▶ Short problem:
Please format the material starting at the line containing "How big is the" and ending at the line containing "4055 millimetres" as a two-column CSV with columns input and output. Give one row per item, with the item's text and its answer each in a single quoted field and any line breaks replaced by spaces.

▶ Supplied data:
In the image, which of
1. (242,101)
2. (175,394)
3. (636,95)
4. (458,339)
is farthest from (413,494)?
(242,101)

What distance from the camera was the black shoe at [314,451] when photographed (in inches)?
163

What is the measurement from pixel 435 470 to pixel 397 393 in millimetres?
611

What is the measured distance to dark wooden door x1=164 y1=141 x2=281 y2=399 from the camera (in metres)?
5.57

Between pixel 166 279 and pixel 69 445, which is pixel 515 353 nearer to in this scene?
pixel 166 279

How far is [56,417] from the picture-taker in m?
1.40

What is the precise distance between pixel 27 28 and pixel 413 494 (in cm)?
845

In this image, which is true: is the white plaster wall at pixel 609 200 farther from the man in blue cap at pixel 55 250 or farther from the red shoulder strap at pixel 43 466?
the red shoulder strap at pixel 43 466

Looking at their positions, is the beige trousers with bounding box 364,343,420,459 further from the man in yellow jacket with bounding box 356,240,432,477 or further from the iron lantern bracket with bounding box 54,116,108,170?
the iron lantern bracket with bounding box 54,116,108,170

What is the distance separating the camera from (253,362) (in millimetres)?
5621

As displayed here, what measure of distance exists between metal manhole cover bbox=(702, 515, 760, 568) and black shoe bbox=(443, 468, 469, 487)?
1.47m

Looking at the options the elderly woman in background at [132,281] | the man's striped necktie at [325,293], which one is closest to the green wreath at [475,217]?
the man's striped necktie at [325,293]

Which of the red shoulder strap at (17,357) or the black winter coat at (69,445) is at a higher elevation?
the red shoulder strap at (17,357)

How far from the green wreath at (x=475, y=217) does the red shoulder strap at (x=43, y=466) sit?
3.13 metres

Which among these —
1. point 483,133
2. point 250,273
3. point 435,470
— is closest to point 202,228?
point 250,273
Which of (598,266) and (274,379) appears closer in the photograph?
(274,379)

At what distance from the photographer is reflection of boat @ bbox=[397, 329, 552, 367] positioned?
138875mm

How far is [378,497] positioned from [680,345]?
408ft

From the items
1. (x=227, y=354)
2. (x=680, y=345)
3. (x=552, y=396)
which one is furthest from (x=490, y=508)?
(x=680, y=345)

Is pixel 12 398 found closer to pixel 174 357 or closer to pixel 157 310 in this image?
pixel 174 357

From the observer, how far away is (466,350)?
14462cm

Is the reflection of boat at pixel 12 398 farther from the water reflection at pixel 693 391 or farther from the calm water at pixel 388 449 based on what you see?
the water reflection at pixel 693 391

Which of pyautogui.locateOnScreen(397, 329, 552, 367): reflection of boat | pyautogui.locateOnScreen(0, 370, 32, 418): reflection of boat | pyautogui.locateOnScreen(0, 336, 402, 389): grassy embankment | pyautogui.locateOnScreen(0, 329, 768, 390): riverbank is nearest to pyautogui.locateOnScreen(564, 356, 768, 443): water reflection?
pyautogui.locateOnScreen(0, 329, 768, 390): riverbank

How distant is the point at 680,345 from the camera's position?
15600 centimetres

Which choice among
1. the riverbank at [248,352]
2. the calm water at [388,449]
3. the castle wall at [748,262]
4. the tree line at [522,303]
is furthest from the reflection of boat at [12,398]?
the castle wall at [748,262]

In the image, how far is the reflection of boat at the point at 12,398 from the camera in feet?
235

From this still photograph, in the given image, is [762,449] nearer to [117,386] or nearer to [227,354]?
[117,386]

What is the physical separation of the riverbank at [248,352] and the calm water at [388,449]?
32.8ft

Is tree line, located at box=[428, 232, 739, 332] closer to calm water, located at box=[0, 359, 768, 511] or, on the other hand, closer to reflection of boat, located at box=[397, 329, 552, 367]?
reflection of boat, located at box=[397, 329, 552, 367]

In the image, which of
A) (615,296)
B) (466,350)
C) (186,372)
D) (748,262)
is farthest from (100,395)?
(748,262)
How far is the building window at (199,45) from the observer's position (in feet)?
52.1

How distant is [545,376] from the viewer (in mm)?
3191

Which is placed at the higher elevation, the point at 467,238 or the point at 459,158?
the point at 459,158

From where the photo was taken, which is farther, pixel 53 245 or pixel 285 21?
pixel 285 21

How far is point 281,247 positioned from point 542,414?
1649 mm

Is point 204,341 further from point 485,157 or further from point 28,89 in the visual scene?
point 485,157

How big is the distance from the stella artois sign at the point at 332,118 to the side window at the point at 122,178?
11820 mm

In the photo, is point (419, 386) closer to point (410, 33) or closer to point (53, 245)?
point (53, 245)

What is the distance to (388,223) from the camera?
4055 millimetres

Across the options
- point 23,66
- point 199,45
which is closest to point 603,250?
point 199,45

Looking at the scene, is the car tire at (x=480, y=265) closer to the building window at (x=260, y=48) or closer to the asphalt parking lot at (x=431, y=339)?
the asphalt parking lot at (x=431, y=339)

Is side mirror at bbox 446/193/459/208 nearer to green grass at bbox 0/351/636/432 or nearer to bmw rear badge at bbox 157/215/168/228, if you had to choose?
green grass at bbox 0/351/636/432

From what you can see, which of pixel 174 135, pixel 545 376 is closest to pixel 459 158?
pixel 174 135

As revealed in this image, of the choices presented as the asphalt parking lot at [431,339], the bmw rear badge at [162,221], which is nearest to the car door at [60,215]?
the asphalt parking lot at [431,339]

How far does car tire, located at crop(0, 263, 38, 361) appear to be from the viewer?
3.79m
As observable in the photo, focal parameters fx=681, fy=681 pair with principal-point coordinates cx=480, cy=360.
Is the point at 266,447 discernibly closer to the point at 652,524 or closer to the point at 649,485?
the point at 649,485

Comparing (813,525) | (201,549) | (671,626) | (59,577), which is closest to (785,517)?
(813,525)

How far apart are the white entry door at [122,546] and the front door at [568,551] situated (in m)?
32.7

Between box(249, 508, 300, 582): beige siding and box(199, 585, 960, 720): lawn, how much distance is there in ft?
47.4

▶ Solution to this problem:
input,output
"How big is the distance from the stella artois sign at the point at 332,118 to the side window at the point at 122,178?","11820 mm"
"In the photo, is point (419, 386) closer to point (410, 33) or closer to point (53, 245)?","point (53, 245)"
"What is the distance to (388,223) from the camera?","4055 millimetres"